WRITTEN TASK:
What follows is a set of entries. Give them again exactly, without the pictures.

::::::::::

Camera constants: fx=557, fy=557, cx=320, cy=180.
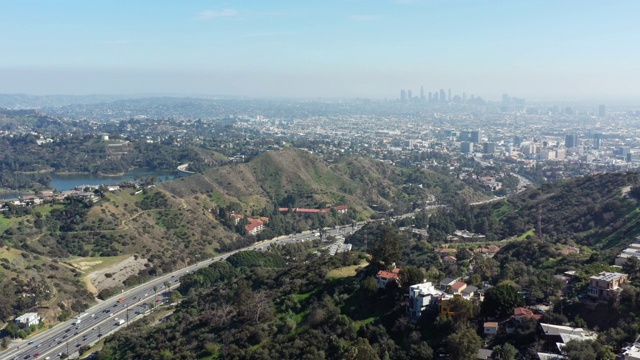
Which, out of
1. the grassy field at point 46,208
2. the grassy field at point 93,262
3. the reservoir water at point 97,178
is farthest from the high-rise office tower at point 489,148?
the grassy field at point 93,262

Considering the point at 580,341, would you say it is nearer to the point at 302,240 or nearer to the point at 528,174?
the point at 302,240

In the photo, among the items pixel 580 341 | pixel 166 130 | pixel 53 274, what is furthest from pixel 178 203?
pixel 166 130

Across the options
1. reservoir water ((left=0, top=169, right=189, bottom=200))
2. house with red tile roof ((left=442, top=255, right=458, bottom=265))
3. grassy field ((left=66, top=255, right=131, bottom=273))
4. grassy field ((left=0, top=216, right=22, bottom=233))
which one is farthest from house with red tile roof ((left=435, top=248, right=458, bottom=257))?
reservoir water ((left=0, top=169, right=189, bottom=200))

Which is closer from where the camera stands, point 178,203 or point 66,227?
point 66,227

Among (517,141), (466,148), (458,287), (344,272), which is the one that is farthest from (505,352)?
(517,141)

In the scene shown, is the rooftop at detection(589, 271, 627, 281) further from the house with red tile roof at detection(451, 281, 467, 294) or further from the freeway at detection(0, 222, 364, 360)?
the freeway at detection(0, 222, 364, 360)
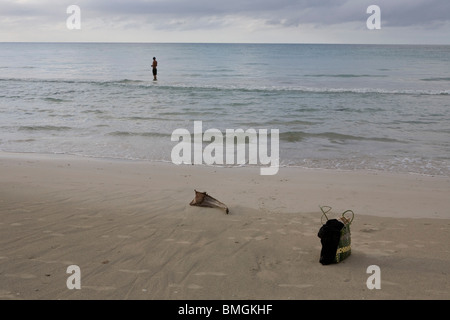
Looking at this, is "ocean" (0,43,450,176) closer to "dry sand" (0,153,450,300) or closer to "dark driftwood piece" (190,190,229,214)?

::::::::::

PROBLEM SOLUTION:
Camera constants: fx=557, fy=557, cx=320, cy=180.
Which, out of
1. the grassy field at point 46,208
2. the grassy field at point 93,262
3. the reservoir water at point 97,178
is farthest from the high-rise office tower at point 489,148?
the grassy field at point 93,262

Considering the point at 580,341, would you say it is nearer to the point at 302,240 or nearer to the point at 528,174?
the point at 302,240

In the photo, among the items pixel 580 341 | pixel 166 130 | pixel 53 274, what is furthest from pixel 178 203?
pixel 166 130

Across the options
1. reservoir water ((left=0, top=169, right=189, bottom=200))
2. house with red tile roof ((left=442, top=255, right=458, bottom=265))
3. grassy field ((left=66, top=255, right=131, bottom=273))
4. grassy field ((left=0, top=216, right=22, bottom=233))
which one is farthest from house with red tile roof ((left=435, top=248, right=458, bottom=257))?
reservoir water ((left=0, top=169, right=189, bottom=200))

Which is closer from where the camera stands, point 178,203 or point 66,227?
point 66,227

Among (517,141), (466,148), (458,287), (344,272), which is the one that is farthest from (505,352)?
(517,141)

In the scene shown, is the rooftop at detection(589, 271, 627, 281) further from the house with red tile roof at detection(451, 281, 467, 294) or further from the freeway at detection(0, 222, 364, 360)?
the freeway at detection(0, 222, 364, 360)
Looking at this, is "ocean" (0,43,450,176) closer to "dry sand" (0,153,450,300) or closer to "dark driftwood piece" (190,190,229,214)?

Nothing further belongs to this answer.